* [SET EXERCISE]:
In the records below, report each line containing the word "pixel" by copying that line in full. Matching is case-sensitive.

* [AVAILABLE DATA]:
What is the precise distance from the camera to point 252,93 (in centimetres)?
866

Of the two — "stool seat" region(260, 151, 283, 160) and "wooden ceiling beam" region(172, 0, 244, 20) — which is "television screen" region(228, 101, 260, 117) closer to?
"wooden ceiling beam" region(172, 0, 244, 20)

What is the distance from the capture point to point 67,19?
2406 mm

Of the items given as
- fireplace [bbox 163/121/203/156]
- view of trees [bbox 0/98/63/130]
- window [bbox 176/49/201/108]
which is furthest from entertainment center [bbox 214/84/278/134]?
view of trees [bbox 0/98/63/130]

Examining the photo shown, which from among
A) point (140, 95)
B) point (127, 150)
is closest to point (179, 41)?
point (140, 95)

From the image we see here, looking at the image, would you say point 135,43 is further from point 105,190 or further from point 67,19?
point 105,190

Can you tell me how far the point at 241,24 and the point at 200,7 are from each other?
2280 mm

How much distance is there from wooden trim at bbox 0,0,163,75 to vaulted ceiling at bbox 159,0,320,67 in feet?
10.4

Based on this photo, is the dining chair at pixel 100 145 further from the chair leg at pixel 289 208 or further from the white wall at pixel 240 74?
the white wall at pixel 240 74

---

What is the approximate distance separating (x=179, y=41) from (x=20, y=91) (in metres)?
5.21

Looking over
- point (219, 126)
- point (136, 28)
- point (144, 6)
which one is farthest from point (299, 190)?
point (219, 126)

* [SOLUTION TO THIS PROBLEM]:
Based on this photo, is the dining chair at pixel 100 145 further from the chair leg at pixel 289 208 or further from the white wall at pixel 240 74?
the white wall at pixel 240 74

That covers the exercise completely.